The letter went on to explain how he had, over the previous six months, raised serious concerns “about several very dangerous inadequacies of the clinic’s [at Camp Lejeune] operations as well as recurring incidents of significant psychological abuse (by their commands) of Marines who were seeking our care.”
The doctor expressed his larger concern to President Obama that his experience at Camp Lejeune “represents a more pervasive problem at Camp Lejeune and perhaps even throughout the institutional culture of the military.”

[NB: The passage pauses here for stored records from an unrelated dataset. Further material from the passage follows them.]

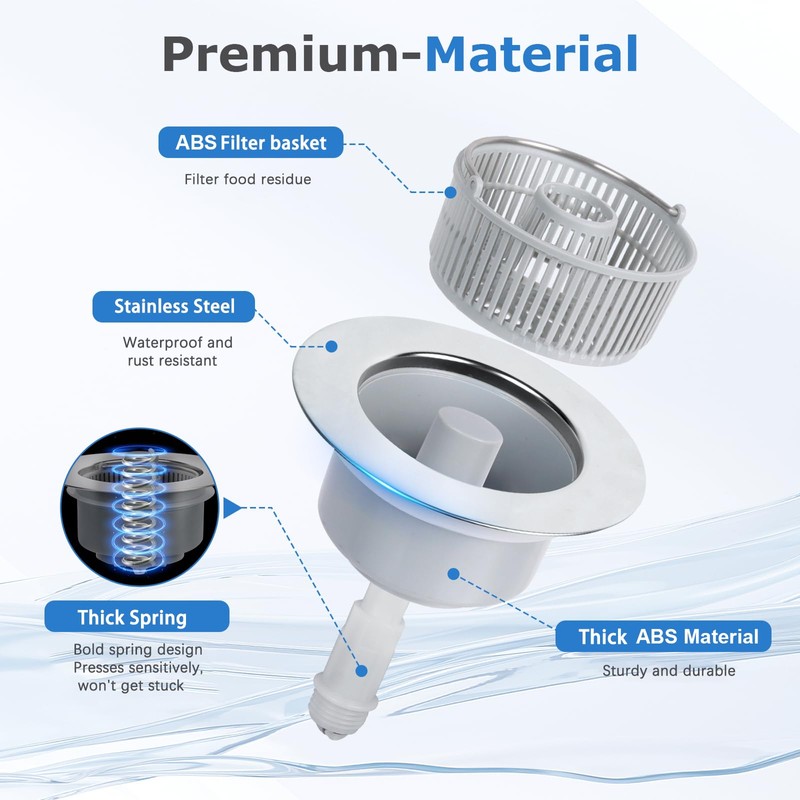 Premium-Material

ABS Filter basket

Filter food residue

Stainless Steel

Waterproof and rust resistant

Thick Spring

Bold spring design
Presses sensitively, won't get stuck

Thick ABS Material

Sturdy and durable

Seeing the clear potential for the impending disaster of soldier-on-soldier violence as a result of untreated PTSD, Manion’s letter continued with a sense of urgency:
“Mr. President, given what I’ve witnessed and personally experienced, I think that, beyond the immediate issue of my firing and my patients’ care, it’s vital that these flaws be named and examined. Please know, I am not a publicity seeker; I’m not pitching a product; and I’m not trying to rise in rank, power or compensation. I’m not even trying to restore my employment in government service. I have no agenda but to speak my truth on these matters and to confront these issues so as to ensure that these men and women receive the best of mental health treatment services that they’re truly entitled to.”
With President Obama’s recent announcement to send an additional 30,000 soldiers to Afghanistan, concern for the already immense mental health crisis is increasing. Now, more than ever before, the US military needs a comprehensive health plan initiative to meet the radically different psychological implosions that are occurring due to the occupations of Iraq and Afghanistan.